Recentemente, l’uso di estratti di Cannabis sativa nel campo della medicina veterinaria sta attirando crescente attenzione. Questi estratti vengono studiati per il trattamento di una varietà di condizioni nei pet, tra cui diversi tipi di dolore, epilessia refrattaria, ansia, comportamenti aggressivi e dermatite atopica. Un’importante ricerca condotta dall’Università di Perugia ha indagato se la biodisponibilità del Cbd potesse essere incrementata attraverso la somministrazione transmucosale orale (Otm) rispetto al classico trattamento orale.
Premessa
Un sondaggio anonimo ha rivelato che numerosi proprietari di animali domestici sono inclini a utilizzare prodotti a base di cannabis per i loro animali, convinti della loro efficacia paragonabile a quella dei farmaci tradizionali. Tuttavia, il Cbd somministrato generalmente per via orale presenta una bassa biodisponibilità, che si ritiene sia causata dal metabolismo di primo passaggio, rappresentando così una sfida significativa.
La ricerca
In questo studio, dodici cani diagnosticati con dolore cronico lieve sono stati suddivisi in due gruppi da sei e trattati una volta ciascuno, o con l’approccio orale o con quello Otm, utilizzando una formula pura di Cbd in olio alla dose di 1 mg/kg di peso corporeo. Nel caso della somministrazione orale, l’olio di Cbd è stato mescolato con una piccola quantità di cibo secco commerciale. Per la somministrazione Otm, invece, l’olio di Cbd è stato applicato lungo la gengiva laterale dei cani, seguito da un leggero massaggio alla guancia per facilitare l’assorbimento transmucosale. Dopo due ore dal trattamento, ai cani è stato permesso di consumare il loro pasto regolare.
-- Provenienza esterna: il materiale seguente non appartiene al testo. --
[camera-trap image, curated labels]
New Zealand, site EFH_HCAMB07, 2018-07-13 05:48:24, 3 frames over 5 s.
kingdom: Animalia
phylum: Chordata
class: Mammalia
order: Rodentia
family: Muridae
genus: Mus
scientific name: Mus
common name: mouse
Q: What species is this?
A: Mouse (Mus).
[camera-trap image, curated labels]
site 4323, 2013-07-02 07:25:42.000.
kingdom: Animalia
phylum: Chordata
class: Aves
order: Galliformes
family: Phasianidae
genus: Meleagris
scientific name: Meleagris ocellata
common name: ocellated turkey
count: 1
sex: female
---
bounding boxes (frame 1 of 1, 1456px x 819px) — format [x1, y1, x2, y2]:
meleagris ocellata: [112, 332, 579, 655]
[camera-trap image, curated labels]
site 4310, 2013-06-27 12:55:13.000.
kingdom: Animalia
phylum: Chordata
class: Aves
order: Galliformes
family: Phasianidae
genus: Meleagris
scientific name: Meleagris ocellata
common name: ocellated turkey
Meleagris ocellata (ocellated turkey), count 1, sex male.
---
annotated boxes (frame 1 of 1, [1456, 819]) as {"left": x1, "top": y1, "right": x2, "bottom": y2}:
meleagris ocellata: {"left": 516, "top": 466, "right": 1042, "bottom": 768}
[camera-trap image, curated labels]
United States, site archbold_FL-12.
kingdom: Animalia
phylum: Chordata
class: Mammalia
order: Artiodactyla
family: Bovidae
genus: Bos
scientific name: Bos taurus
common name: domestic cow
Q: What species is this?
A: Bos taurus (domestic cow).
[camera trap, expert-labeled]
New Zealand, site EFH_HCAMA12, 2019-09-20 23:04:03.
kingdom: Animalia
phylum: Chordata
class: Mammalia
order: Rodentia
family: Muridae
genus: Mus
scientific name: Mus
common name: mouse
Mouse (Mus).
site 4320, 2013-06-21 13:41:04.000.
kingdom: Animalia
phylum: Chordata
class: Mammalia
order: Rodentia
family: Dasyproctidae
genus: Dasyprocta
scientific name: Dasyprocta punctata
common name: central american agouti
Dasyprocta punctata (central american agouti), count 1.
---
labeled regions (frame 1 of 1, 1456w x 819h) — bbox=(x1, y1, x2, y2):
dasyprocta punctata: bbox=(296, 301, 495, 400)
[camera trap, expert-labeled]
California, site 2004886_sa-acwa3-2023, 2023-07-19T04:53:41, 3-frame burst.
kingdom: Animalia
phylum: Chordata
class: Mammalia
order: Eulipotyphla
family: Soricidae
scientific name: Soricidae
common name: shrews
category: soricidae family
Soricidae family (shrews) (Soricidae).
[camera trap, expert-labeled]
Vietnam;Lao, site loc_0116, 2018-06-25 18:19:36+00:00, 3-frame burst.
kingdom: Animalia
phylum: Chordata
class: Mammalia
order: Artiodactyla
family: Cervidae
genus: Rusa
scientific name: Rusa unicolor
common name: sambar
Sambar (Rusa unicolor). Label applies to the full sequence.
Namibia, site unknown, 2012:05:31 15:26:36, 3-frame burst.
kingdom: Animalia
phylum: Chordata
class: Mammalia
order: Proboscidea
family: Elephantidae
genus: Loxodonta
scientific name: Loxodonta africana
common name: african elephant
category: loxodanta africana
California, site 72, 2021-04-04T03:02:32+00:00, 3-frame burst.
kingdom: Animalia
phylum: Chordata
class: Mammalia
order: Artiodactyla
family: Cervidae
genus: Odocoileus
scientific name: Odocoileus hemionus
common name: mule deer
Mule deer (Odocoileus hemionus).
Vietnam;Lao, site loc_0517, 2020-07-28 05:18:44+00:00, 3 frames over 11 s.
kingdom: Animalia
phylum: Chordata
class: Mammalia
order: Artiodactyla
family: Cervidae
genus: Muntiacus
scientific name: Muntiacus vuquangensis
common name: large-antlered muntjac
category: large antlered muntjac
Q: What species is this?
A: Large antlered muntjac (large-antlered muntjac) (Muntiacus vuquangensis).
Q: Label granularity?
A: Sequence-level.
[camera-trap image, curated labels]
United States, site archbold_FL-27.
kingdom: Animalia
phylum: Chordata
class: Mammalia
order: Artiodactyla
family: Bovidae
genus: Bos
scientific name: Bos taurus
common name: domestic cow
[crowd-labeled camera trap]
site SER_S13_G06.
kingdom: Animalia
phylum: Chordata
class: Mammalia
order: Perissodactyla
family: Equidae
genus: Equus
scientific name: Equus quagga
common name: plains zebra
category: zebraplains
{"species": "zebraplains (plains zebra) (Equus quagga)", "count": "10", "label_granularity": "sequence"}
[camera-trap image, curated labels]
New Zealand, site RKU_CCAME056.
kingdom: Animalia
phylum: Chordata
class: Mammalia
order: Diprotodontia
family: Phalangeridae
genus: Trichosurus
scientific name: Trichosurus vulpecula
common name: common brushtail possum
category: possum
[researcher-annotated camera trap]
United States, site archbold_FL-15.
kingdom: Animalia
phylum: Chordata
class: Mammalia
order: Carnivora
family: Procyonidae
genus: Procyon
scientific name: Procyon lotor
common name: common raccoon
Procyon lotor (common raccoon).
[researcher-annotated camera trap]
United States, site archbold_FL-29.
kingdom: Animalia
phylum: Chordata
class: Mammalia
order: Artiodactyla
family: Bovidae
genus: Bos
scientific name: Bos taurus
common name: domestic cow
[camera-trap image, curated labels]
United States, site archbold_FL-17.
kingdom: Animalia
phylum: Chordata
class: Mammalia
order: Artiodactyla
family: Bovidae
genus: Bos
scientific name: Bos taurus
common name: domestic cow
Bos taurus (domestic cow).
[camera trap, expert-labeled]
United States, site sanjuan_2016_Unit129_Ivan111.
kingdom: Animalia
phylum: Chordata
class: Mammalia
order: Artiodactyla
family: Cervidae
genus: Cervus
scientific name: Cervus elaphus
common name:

Contrariamente alle aspettative, i risultati hanno mostrato che la modalità di somministrazione orale non ha portato a un miglioramento della biodisponibilità del Cbd.
Non sono state rilevate differenze significative nei parametri farmacocinetici tra i due metodi di trattamento. Le concentrazioni plasmatiche medie di cannabidiolo, pressoché identiche dopo entrambi i trattamenti, indicano che il Cbd potrebbe non essere efficacemente assorbito attraverso la mucosa orale o che tale assorbimento sia estremamente limitato, suggerendo che il Cbd venga ingoiato e assorbito principalmente nel tratto gastrointestinale.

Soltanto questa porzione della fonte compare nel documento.